Some people look closely enough to see that he has his father’s features—the smile, the shape of the eyes, the long black lashes (which always get wasted on boys, am I right?), the heart-shaped face. He’s outgoing like his papá, too, sometimes giving his shy mother little pep talks: “It’s okay, Mamita, say ‘buenos días.’ No pasa nada.” He is who he is.
Genetics are weird. My mother-in-law was blonde as a girl, though her hair darkened to black as she matured. Her father had gray eyes; some of her half-brothers have light eyes. There’s Spanish blood mixed in there somewhere. It seems silly to even try to apply the word “biracial” to our son—what is a race, and how many of them are we talking about here? Is race the same as color? If you can’t see it, is it there?
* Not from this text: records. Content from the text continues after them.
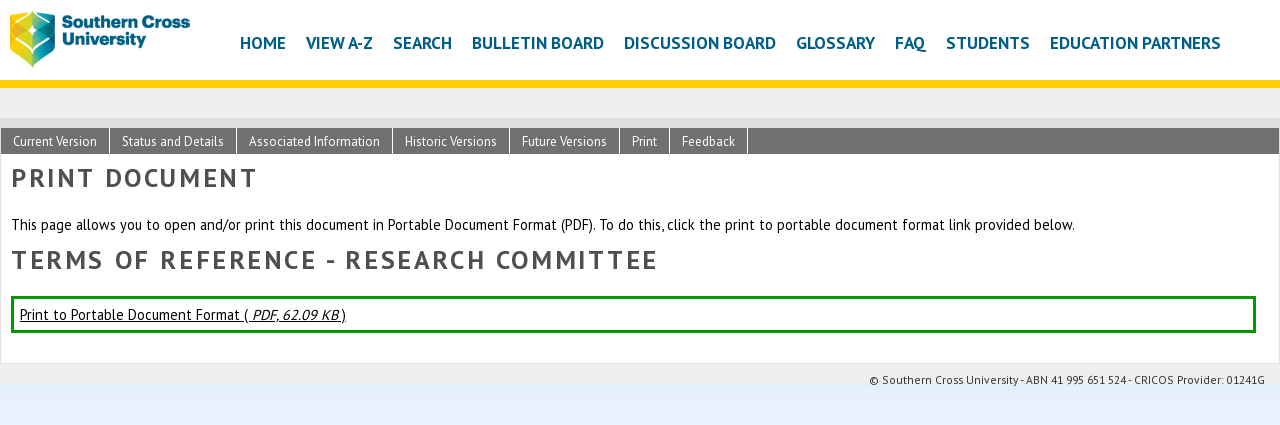

--- FILE ---
content_type: text/html; charset=UTF-8
request_url: https://policies.scu.edu.au/document/print.php?id=439
body_size: 1509
content:
<!doctype html>
<html>
    <head>
        <title>Print / Document / Policy Library</title>
        <meta charset="UTF-8">
        <meta name="viewport" content="width=device-width, initial-scale=1, maximum-scale=1">
                        <link rel="icon" href="https://www.scu.edu.au/favicon.ico">
        <link href="https://fonts.googleapis.com/css?family=PT+Sans:400,700" rel="stylesheet" type="text/css">
        <link rel="stylesheet" href="https://policies.scu.edu.au/assets/shared/reset.css?v4.10.21">
        <link rel="stylesheet" href="https://policies.scu.edu.au/assets/shared/fonts.css?v4.10.21">
        <link rel="stylesheet" href="https://policies.scu.edu.au/assets/theme/JAM-DM15.css?v4.10.21">
                    <link rel="stylesheet" href="https://policies.scu.edu.au/assets/theme/scu/ui.css?v4.10.21">
        <link rel="stylesheet" href="https://policies.scu.edu.au/assets/theme/scu/JAM-DM15.css?v4.10.21">
        <link rel="stylesheet" media="print" href="https://policies.scu.edu.au/assets/theme/scu/JAM-DM15-print.css?v4.10.21">
        <link rel="stylesheet" href="https://policies.scu.edu.au/assets/shared/jquery/css/sliph/jquery-ui.css?v4.10.21">
        <link rel="stylesheet" href="https://policies.scu.edu.au/assets/shared/jquery/css/sliph/jquery.tablesorter.css?v4.10.21">
        <script src="https://policies.scu.edu.au/assets/shared/jquery/js/jquery.min.js?v4.10.21"></script>
        <script src="https://policies.scu.edu.au/assets/shared/jquery/js/jquery-ui.min.js?v4.10.21"></script>
        <script src="https://policies.scu.edu.au/assets/shared/jquery/plugins/jquery-cookie.js?v4.10.21"></script>
        <script src="https://policies.scu.edu.au/assets/theme/JAM-DM15.js?v4.10.21"></script>
    </head>
    <body id="top" class="JAM-DM15 page">
        <a href="#jump-navigation" class="hidden">Jump to Navigation</a>
        <a href="#jump-content" class="hidden">Jump to Content</a>
            <div class="header">
            <div class="inner">
                                <a href="https://scu.edu.au/" class="header-logo"></a>
                <div class="header-navigation">
                    <div class="mask"></div>
                    <div class="inner">
                        <ul><li id="nav-home" ><a href="/">Home</a></li><li><a href="https://policies.scu.edu.au/home.php">Home</a></li><li><a href="https://policies.scu.edu.au/masterlist.php">View A-Z</a></li><li><a href="https://policies.scu.edu.au/search.php">Search</a></li><li><a href="https://policies.scu.edu.au/bullet-board.php">Bulletin Board</a></li><li><a href="https://policies.scu.edu.au/discussion-board.php">Discussion Board</a></li><li><a href="https://policies.scu.edu.au/glossary.php">Glossary</a></li><li><a href="https://policies.scu.edu.au/faq.php">FAQ</a></li><li><a href="https://policies.scu.edu.au/students.php">Students</a></li><li><a href="https://policies.scu.edu.au/partners.php">Education Partners</a></li></ul>                        <div class="navigation-clear"></div>
                    </div>
                    <div class="navigation-clear"></div>
                </div>
                <div class="header-clear"></div>
            </div>
        </div>
        <div class="navigation" id="jump-navigation">
            <input type="checkbox" id="toggle-menu" role="button">
            <label for="toggle-menu" class="toggle-menu">Menu</label>
            <div class="mask"></div>
            <div class="inner">
                <ul><li id="nav-home" ><a href="/">Home</a></li><li><a href="https://policies.scu.edu.au/home.php">Home</a></li><li><a href="https://policies.scu.edu.au/masterlist.php">View A-Z</a></li><li><a href="https://policies.scu.edu.au/search.php">Search</a></li><li><a href="https://policies.scu.edu.au/bullet-board.php">Bulletin Board</a></li><li><a href="https://policies.scu.edu.au/discussion-board.php">Discussion Board</a></li><li><a href="https://policies.scu.edu.au/glossary.php">Glossary</a></li><li><a href="https://policies.scu.edu.au/faq.php">FAQ</a></li><li><a href="https://policies.scu.edu.au/students.php">Students</a></li><li><a href="https://policies.scu.edu.au/partners.php">Education Partners</a></li></ul>                <div class="navigation-clear"></div>
            </div>
            <div class="navigation-clear"></div>
        </div>
        <div class="breadcrumbs">
            <div class="inner">
                <a href="/">Southern Cross University Policy Library Home</a> &gt; <a href="https://policies.scu.edu.au/document.php">Document</a> &gt; Print                <div class="breadcrumbs-clear"></div>
            </div>
        </div>
        <div class="main-content" id="jump-content">
            <div class="inner">
                            
        <div class="section">
    <div class="title">Print</div>
    <div class="inner document">
        <h1>Print Document</h1>
<p>This page allows you to open and/or print this document in Portable Document Format (PDF). To do this, click the print to portable document format link provided below.</p>
<p><span contenteditable="false">
            <div id="sliph-document-sub-navigation">
                <ul>
                    <li><a href="https://policies.scu.edu.au/document/view-current.php?id=439">Current Version</a></li>
                    <li><a href="https://policies.scu.edu.au/document/status-and-details.php?id=439">Status and Details</a></li>
                    <li><a href="https://policies.scu.edu.au/document/associated-information.php?id=439">Associated Information</a></li>
                    <li><a href="https://policies.scu.edu.au/document/view-historic.php?id=439">Historic Versions</a></li>
                    <li><a href="https://policies.scu.edu.au/document/view-future.php?id=439">Future Versions</a></li>
                    <li><a href="https://policies.scu.edu.au/document/print.php?id=439">Print</a></li>
                    <li class="hidden"><a href="https://policies.scu.edu.au/document/feedback.php?id=439">Feedback</a></li>
                </ul>
                <div class="clear"></div>
            </div>
        
            <h1>Terms of Reference - Research Committee</h1>
            <table class="sliph-document-print document-frame current">
        
                <tr>
                    <td><a href="/download.php?id=439&amp;version=3" target="_blank">Print to Portable Document Format ( <em>PDF, 62.09 KB</em> )</a></td>
                </tr>
            
            </table>
        </span></p>    </div>
</div>            </div>
        </div>
        <div class="footer">
            <div class="inner">
                <p><span style="font-family:PT Sans;">© Southern Cross University - ABN 41 995 651 524 - CRICOS Provider: 01241G</span></p>            </div>
        </div>
    </body>
</html>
I think I wanted and imagined a light brown child because it would have neatly avoided the drawing of uncomfortable lines: you and me are cream-colored, Mamita, and Papá is brown. How much easier to say, red and white make pink, yellow and red make orange, and white mamá and brown papá make light brown baby, end of discussion.
Of course that was silly of me. We will have to talk about race— and nationality, culture, privilege and all the rest of it—eventually, about how something with no biological reality has such a powerful, and often unjust, social reality. How mamá and son have privileges that papá doesn’t, just because we’re “cream-colored.”
And then sometimes I think that three year olds have it figured out. Red, blue, purple, brown, white, black: they’re just pretty colors.